A GPU is a programmable processor. That means it has a lot of flexibility to solve a lot of different kinds of computational tasks. Kind of like making a similar qualitative statement about a CPU.
It’s evident that GPUs are well suited to either neural network training or inference. Simply survey the state of the art in either of these disciplines.
Considering just a single GPU work, the biggest single factor for capability is probably memory size. The size of your neural network (the number of weights and biases, i.e. “parameters”) as well as the size of your data batches, when compared to your GPU memory size, allowing for overhead, will be the most proximal indicator what your GPU is “capable” of. Indeed, you can find many posts of people who are out of memory on their GPU when trying to run various NN codes. A common piece of advice is to either reduce batch size, or get a GPU with more memory. Very large models such as large language models with hundreds of billions of parameters may not fit on a single GPU, and may require specialized methods to distribute work across multiple GPUs.
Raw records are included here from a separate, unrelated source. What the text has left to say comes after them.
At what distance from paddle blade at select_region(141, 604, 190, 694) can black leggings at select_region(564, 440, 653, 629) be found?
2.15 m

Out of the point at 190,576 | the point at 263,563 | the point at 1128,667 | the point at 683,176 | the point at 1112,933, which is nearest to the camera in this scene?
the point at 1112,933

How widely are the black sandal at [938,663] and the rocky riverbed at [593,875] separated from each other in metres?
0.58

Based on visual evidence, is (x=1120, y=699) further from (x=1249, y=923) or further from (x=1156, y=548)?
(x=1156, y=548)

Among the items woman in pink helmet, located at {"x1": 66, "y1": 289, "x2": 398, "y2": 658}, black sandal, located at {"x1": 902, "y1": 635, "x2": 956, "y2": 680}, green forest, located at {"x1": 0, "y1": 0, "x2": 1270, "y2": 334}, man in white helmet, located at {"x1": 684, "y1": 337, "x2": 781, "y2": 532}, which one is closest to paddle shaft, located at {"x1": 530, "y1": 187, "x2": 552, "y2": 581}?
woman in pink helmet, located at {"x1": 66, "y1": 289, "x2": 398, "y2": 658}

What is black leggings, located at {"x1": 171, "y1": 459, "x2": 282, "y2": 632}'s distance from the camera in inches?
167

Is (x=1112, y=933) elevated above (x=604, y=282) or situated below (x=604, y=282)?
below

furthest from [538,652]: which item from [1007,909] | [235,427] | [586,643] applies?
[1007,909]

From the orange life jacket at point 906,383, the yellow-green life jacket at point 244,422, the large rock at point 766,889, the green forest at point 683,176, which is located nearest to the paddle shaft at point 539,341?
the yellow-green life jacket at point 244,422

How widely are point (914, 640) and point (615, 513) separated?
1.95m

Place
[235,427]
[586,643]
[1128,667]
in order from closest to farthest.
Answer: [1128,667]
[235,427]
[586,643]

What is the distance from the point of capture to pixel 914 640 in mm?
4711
I won’t be able to give you detailed recipes, calculations, spreadsheets, or calculators, to go from abstract discussion of model parameters and data batch sizes, to GPU memory consumption. The current methodology here is strongly biased towards trial and error. But nevertheless some crude statements can be made, such as the one above about models with many billions or trillions of parameters. Likewise, if your smallest dataset batch size is 8GB, it’s unlikely to be workable on a 4GB GPU.
Performance is a separate issue. More powerful GPUs will generally be more performant.
Mainstream neural network calculations are dominated by the matrix-matrix multiply operation. NVIDIA developed the tensor core (TC units) in large part to assist with this. When doing neural network calculations, on a NVIDIA GPU, use of tensorcores should be considered the “fast path”. You can find detailed tensor core calculations here. However, this should be considered a rough guide as to what to expect, performance-wise. If your code is making use of tensorcores (i.e. it is doing the layer-wise matrix-matrix multiply operations using a suitable type like FP16), then a GPU with more tensorcore throughput will likely run that code faster.
Regarding TOPs vs. TFLOPs, when a TC unit is computing using floating-point arithmetic, the throughput is generally indicated in TFLOPs/s. When a TC unit is computing using integer arithmetic, the throughput is generally indicated in TOPs.